Given passage:
────────────────

Coleg Gwent () is Wales' largest further education college at various locations in the former county of Gwent, South Wales.

It has 24,000 students ranging from secondary school leavers to mature students. A wide range of part-time and full-time academic and vocational courses are on offer at the college.

[] Coleg Gwent - official website.

Campuses 

The college operates from five campuses – City of Newport, Crosskeys, Usk and Blaenau Gwent Learning Zone in Ebbw Vale, and a £24 million purpose built campus situated in the heart of Cwmbran ‘Torfaen Learning Zone’ is the home for all post 16 education in the Torfaen borough.

There are also two 'Learn-IT' centres, based in Monmouth and Cwmbrân. These offer flexible, drop-in courses on a range of Information Technology subjects as well as marketing, maths, English language and Welsh language.

The college's administrative headquarters are located at the Usk campus.

Pontypool campus is now closed.

Collaboration 

The college works in collaboration with the five local education authorities in South East Wales to provide an extensive curriculum designed to meet the needs of learners of all ages.

Student support 

Coleg Gwent has a range of learner services to help support students. These include a library and computer and information resources and a Students' Union.

────────────────

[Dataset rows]
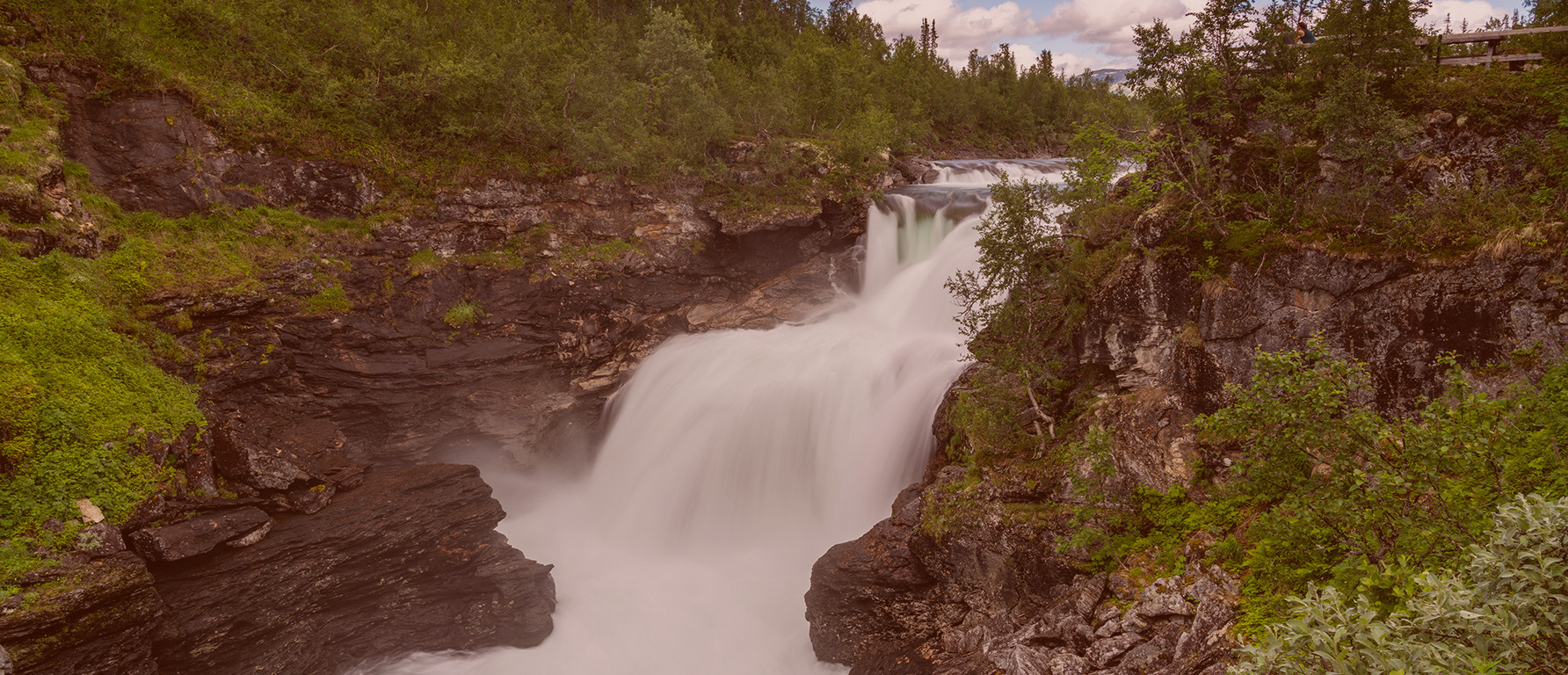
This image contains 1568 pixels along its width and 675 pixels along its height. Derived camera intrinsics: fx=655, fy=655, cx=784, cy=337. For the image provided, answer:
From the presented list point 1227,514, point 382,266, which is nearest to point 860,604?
point 1227,514

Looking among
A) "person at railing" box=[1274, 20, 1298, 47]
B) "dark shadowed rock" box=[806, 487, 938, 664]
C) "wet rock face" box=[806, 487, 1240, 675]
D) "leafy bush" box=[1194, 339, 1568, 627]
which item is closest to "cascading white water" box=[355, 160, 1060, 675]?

────────────────

To-do list:
A – According to the Coleg Gwent article, where are the college's administrative headquarters located?
B – Print the Coleg Gwent article from "[] Coleg Gwent" to "the Torfaen borough.".

Response list:
A – At the Usk campus.

B –
[] Coleg Gwent - official website.

Campuses 

The college operates from five campuses – City of Newport, Crosskeys, Usk and Blaenau Gwent Learning Zone in Ebbw Vale, and a £24 million purpose built campus situated in the heart of Cwmbran ‘Torfaen Learning Zone’ is the home for all post 16 education in the Torfaen borough.